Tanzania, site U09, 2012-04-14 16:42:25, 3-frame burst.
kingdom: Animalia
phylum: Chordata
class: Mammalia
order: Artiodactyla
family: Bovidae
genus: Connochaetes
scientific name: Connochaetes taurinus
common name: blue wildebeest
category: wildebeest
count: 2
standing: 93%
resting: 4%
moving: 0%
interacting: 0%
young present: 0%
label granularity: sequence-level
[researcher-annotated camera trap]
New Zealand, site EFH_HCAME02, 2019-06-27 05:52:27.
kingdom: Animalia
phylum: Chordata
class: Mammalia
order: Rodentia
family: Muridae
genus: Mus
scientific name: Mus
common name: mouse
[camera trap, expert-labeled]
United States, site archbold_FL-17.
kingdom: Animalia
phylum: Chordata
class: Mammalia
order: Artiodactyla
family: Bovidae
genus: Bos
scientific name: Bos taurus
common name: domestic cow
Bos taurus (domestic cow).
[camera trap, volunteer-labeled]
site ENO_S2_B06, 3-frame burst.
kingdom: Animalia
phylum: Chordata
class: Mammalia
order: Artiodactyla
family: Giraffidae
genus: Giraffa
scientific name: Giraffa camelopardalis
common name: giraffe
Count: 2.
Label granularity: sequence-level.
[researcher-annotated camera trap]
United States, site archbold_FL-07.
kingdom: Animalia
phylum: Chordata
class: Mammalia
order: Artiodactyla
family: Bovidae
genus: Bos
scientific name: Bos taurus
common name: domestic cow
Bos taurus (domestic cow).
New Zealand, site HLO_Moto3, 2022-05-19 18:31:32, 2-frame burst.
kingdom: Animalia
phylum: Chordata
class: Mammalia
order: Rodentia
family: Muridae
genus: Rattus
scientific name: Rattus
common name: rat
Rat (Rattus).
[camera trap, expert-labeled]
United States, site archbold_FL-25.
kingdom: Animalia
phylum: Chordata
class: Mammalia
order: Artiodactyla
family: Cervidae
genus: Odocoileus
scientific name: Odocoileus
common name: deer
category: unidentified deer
+++++
Send back each record exactly, and include them all.

Tanzania, site U09, 2012-04-14 16:42:25, 3-frame burst.
kingdom: Animalia
phylum: Chordata
class: Mammalia
order: Artiodactyla
family: Bovidae
genus: Connochaetes
scientific name: Connochaetes taurinus
common name: blue wildebeest
category: wildebeest
count: 2
standing: 93%
resting: 4%
moving: 0%
interacting: 0%
young present: 0%
label granularity: sequence-level
[researcher-annotated camera trap]
New Zealand, site EFH_HCAME02, 2019-06-27 05:52:27.
kingdom: Animalia
phylum: Chordata
class: Mammalia
order: Rodentia
family: Muridae
genus: Mus
scientific name: Mus
common name: mouse
[camera trap, expert-labeled]
United States, site archbold_FL-17.
kingdom: Animalia
phylum: Chordata
class: Mammalia
order: Artiodactyla
family: Bovidae
genus: Bos
scientific name: Bos taurus
common name: domestic cow
Bos taurus (domestic cow).
[camera trap, volunteer-labeled]
site ENO_S2_B06, 3-frame burst.
kingdom: Animalia
phylum: Chordata
class: Mammalia
order: Artiodactyla
family: Giraffidae
genus: Giraffa
scientific name: Giraffa camelopardalis
common name: giraffe
Count: 2.
Label granularity: sequence-level.
[researcher-annotated camera trap]
United States, site archbold_FL-07.
kingdom: Animalia
phylum: Chordata
class: Mammalia
order: Artiodactyla
family: Bovidae
genus: Bos
scientific name: Bos taurus
common name: domestic cow
Bos taurus (domestic cow).
New Zealand, site HLO_Moto3, 2022-05-19 18:31:32, 2-frame burst.
kingdom: Animalia
phylum: Chordata
class: Mammalia
order: Rodentia
family: Muridae
genus: Rattus
scientific name: Rattus
common name: rat
Rat (Rattus).
[camera trap, expert-labeled]
United States, site archbold_FL-25.
kingdom: Animalia
phylum: Chordata
class: Mammalia
order: Artiodactyla
family: Cervidae
genus: Odocoileus
scientific name: Odocoileus
common name: deer
category: unidentified deer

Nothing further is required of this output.